- **TASK OBJECTIVE**
The records shown below are to be repeated exactly and completely.

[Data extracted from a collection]
_ _ _ _ _ _ _

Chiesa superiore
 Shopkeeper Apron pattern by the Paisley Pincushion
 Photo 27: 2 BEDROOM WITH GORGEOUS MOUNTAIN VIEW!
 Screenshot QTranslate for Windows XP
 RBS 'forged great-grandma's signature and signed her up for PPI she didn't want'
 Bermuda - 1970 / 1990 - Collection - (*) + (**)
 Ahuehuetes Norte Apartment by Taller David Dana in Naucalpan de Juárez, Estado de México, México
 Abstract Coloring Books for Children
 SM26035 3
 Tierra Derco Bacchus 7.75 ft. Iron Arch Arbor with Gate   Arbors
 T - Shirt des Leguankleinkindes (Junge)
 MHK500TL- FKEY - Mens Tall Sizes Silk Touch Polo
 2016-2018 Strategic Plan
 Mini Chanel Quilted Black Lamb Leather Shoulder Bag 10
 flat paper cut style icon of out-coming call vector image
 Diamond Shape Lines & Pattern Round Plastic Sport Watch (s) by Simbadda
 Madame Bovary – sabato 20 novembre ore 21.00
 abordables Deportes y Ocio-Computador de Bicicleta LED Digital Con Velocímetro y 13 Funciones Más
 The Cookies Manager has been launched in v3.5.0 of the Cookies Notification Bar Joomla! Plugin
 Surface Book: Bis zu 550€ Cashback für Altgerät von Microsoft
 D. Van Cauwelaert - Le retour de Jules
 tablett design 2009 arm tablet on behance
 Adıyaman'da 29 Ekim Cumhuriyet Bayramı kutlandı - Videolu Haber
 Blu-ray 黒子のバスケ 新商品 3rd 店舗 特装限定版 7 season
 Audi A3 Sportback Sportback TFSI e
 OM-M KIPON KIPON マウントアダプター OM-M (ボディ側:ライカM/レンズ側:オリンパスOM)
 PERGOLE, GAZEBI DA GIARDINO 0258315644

_ _ _ _ _ _ _

- **TASK OUTPUT**
Chiesa superiore
 Shopkeeper Apron pattern by the Paisley Pincushion
 Photo 27: 2 BEDROOM WITH GORGEOUS MOUNTAIN VIEW!
 Screenshot QTranslate for Windows XP
 RBS 'forged great-grandma's signature and signed her up for PPI she didn't want'
 Bermuda - 1970 / 1990 - Collection - (*) + (**)
 Ahuehuetes Norte Apartment by Taller David Dana in Naucalpan de Juárez, Estado de México, México
 Abstract Coloring Books for Children
 SM26035 3
 Tierra Derco Bacchus 7.75 ft. Iron Arch Arbor with Gate   Arbors
 T - Shirt des Leguankleinkindes (Junge)
 MHK500TL- FKEY - Mens Tall Sizes Silk Touch Polo
 2016-2018 Strategic Plan
 Mini Chanel Quilted Black Lamb Leather Shoulder Bag 10
 flat paper cut style icon of out-coming call vector image
 Diamond Shape Lines & Pattern Round Plastic Sport Watch (s) by Simbadda
 Madame Bovary – sabato 20 novembre ore 21.00
 abordables Deportes y Ocio-Computador de Bicicleta LED Digital Con Velocímetro y 13 Funciones Más
 The Cookies Manager has been launched in v3.5.0 of the Cookies Notification Bar Joomla! Plugin
 Surface Book: Bis zu 550€ Cashback für Altgerät von Microsoft
 D. Van Cauwelaert - Le retour de Jules
 tablett design 2009 arm tablet on behance
 Adıyaman'da 29 Ekim Cumhuriyet Bayramı kutlandı - Videolu Haber
 Blu-ray 黒子のバスケ 新商品 3rd 店舗 特装限定版 7 season
 Audi A3 Sportback Sportback TFSI e
 OM-M KIPON KIPON マウントアダプター OM-M (ボディ側:ライカM/レンズ側:オリンパスOM)
 PERGOLE, GAZEBI DA GIARDINO 0258315644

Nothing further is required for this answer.